▶ _Provided records_:
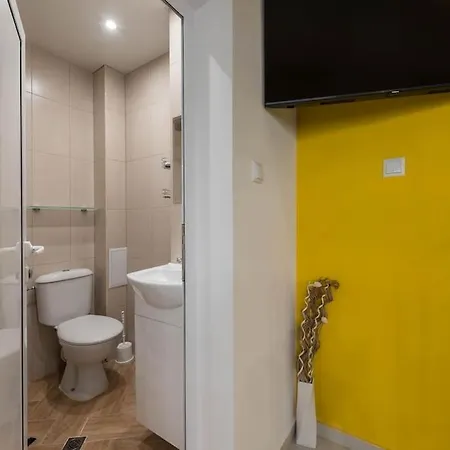 Artistic Space Near Chataldzha Apartment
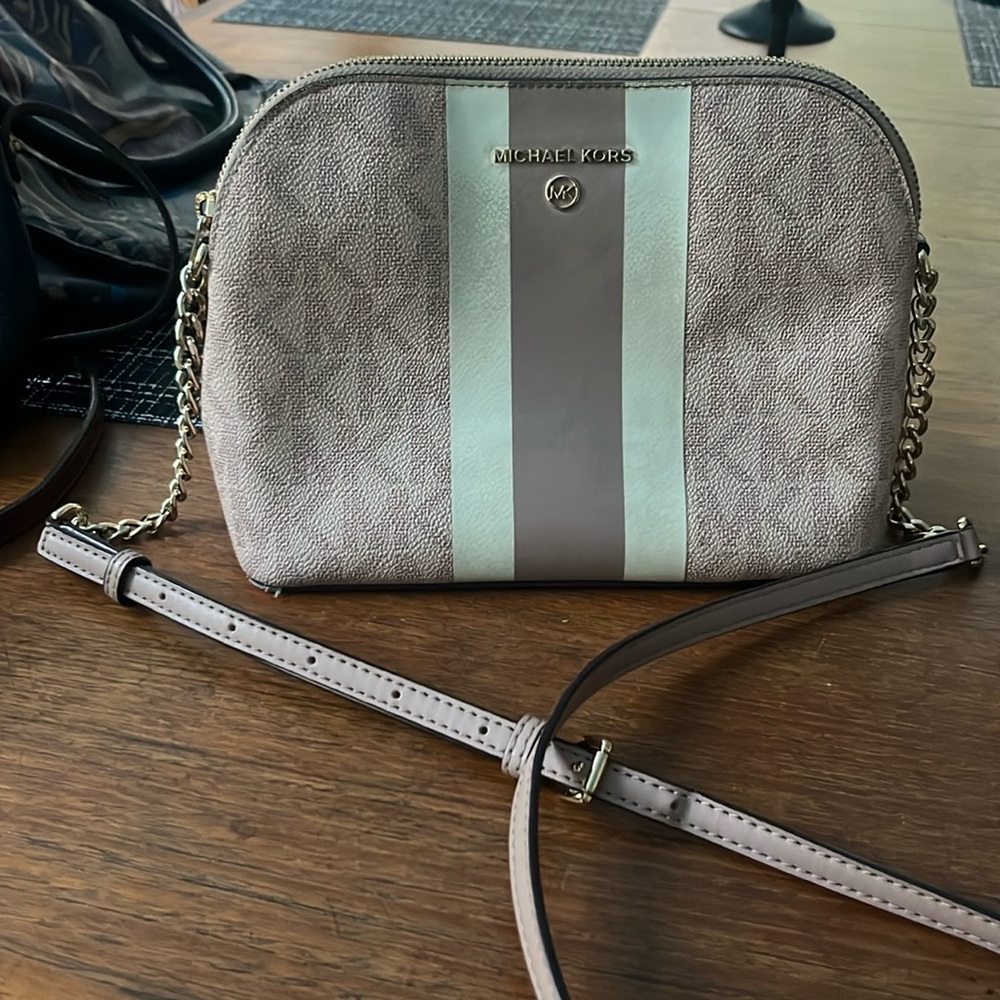 Michael Kors small cross body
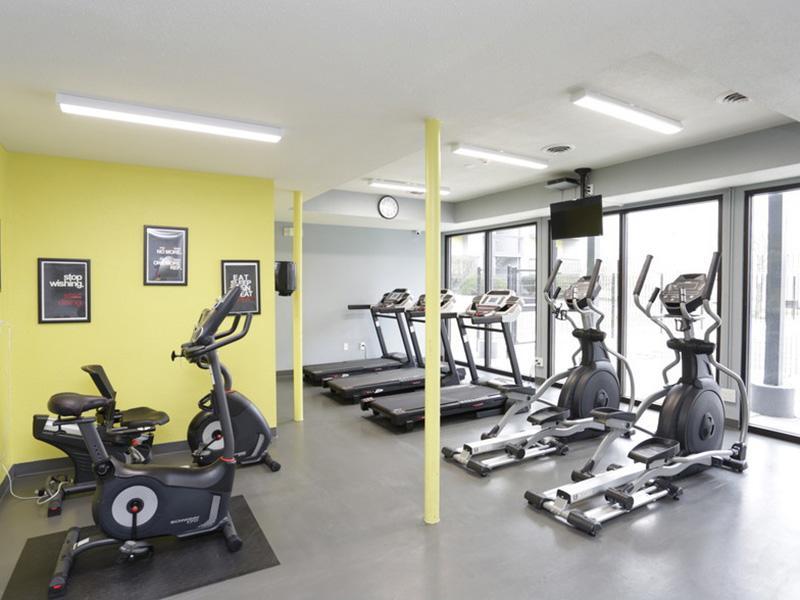 Activity Center - Active Lifestyle - Fitness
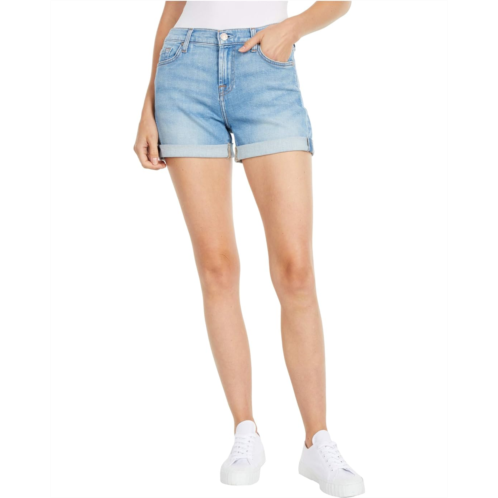 7 For All Mankind Mid Roll Short in Melrose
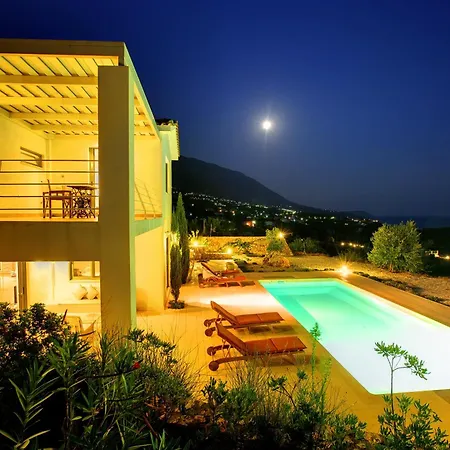 Nautilos Ideales Villa Mousata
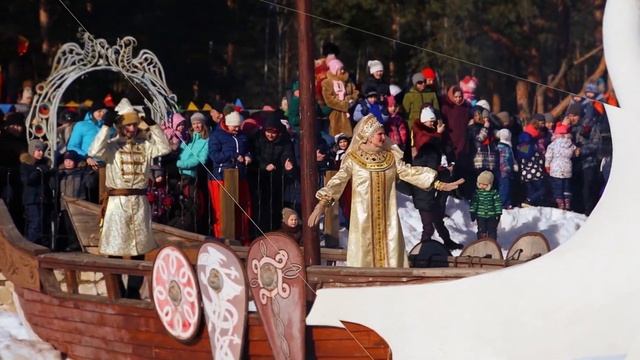 Рязань - Новогодняя столица России 2020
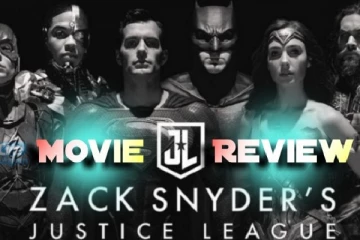 Zack Snyder's Justice League எப்படி வந்துள்ளது, திரை விமர்சனம்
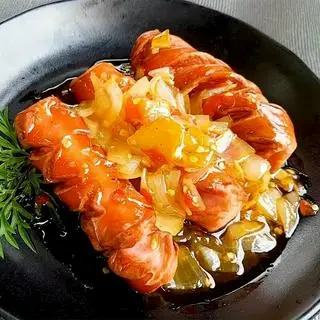 Hình ảnh Xúc xích Đức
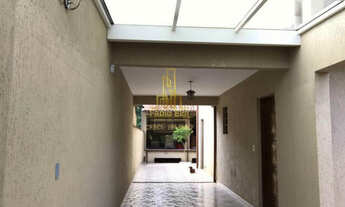 Imagem 2: Sobrado com piscina em ribeirão pires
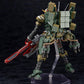Evangelion 4.0 Maqueta Plastic Model Kit 1/400 Evangelion Production Model-New 02 JA-02 Body Assembly Cannibalized) (Reproduction) 22 cm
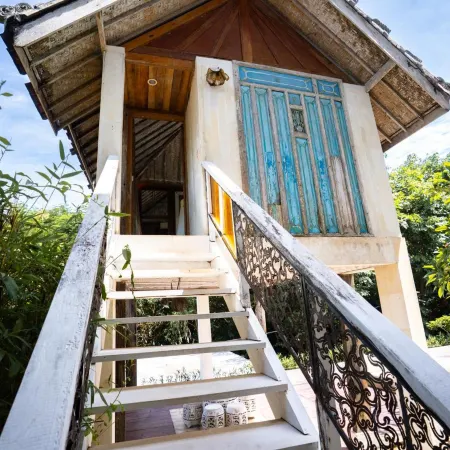 BoHo Bingin Beach Bali Отели рядом с достопримечательностью «Пляж Бингин»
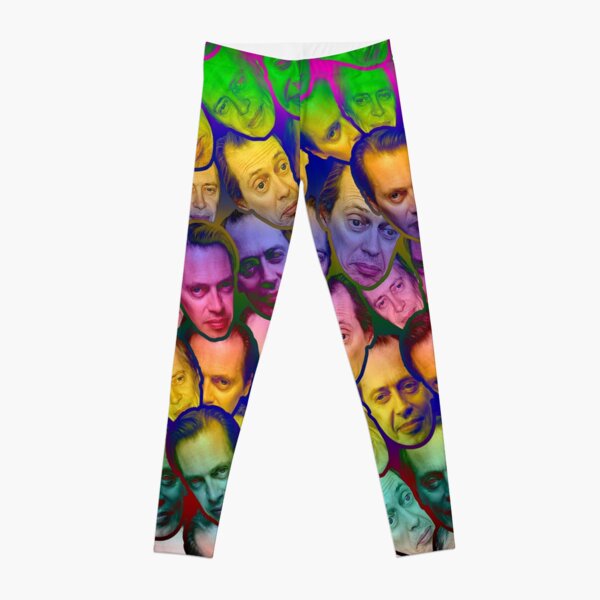 Steve Buscemi Leggings for Sale Redbubble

▶ _Instructions for the task_:
Arrange the lines of the listing above as a numbered list, dropping any blank lines and keeping only the text, not the pictures.

▶ _Worked solution_:
1.  Artistic Space Near Chataldzha Apartment
2.  Michael Kors small cross body
3.  Activity Center - Active Lifestyle - Fitness
4.  7 For All Mankind Mid Roll Short in Melrose
5.  Nautilos Ideales Villa Mousata
6.  Рязань - Новогодняя столица России 2020
7.  Zack Snyder's Justice League எப்படி வந்துள்ளது, திரை விமர்சனம்
8.  Hình ảnh Xúc xích Đức
9.  Imagem 2: Sobrado com piscina em ribeirão pires
10. Evangelion 4.0 Maqueta Plastic Model Kit 1/400 Evangelion Production Model-New 02 JA-02 Body Assembly Cannibalized) (Reproduction) 22 cm
11.  BoHo Bingin Beach Bali Отели рядом с достопримечательностью «Пляж Бингин»
12.  Steve Buscemi Leggings for Sale Redbubble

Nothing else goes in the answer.